WORK REQUEST:
Scan the data below for lines holding the word "family", and copy each line found.
[[ PROVIDED INFORMATION open ]]
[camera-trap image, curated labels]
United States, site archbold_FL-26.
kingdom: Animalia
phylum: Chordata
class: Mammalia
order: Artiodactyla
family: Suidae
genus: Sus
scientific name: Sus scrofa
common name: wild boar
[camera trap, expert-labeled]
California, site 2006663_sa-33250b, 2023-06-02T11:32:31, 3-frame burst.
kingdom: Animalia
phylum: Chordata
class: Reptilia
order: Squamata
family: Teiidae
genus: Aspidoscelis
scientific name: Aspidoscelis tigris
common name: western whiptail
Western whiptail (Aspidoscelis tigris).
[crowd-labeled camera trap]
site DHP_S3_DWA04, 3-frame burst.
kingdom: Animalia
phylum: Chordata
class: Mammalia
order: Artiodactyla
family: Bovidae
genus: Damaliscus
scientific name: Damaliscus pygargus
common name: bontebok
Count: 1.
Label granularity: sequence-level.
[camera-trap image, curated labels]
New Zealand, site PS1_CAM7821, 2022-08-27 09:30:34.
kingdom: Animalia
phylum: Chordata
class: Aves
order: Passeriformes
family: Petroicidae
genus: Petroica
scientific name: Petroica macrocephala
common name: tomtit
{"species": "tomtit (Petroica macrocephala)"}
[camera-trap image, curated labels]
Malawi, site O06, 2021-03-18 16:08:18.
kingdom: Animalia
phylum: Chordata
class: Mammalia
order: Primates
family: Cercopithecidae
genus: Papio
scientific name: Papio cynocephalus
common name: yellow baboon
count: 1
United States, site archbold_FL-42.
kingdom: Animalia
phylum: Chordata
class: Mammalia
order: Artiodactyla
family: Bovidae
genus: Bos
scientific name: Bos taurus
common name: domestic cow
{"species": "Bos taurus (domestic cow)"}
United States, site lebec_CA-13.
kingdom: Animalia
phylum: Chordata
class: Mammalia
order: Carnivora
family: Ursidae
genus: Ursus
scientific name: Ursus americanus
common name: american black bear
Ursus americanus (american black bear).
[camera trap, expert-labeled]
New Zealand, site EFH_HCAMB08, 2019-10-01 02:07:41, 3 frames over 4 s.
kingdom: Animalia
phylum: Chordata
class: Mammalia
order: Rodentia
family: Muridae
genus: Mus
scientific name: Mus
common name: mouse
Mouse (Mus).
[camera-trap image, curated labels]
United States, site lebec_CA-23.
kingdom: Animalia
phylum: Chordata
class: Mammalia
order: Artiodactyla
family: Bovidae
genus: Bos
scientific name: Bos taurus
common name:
[[ PROVIDED INFORMATION closed ]]
RESPONSE:
family: Suidae
family: Teiidae
family: Bovidae
family: Petroicidae
family: Cercopithecidae
family: Bovidae
family: Ursidae
family: Muridae
family: Bovidae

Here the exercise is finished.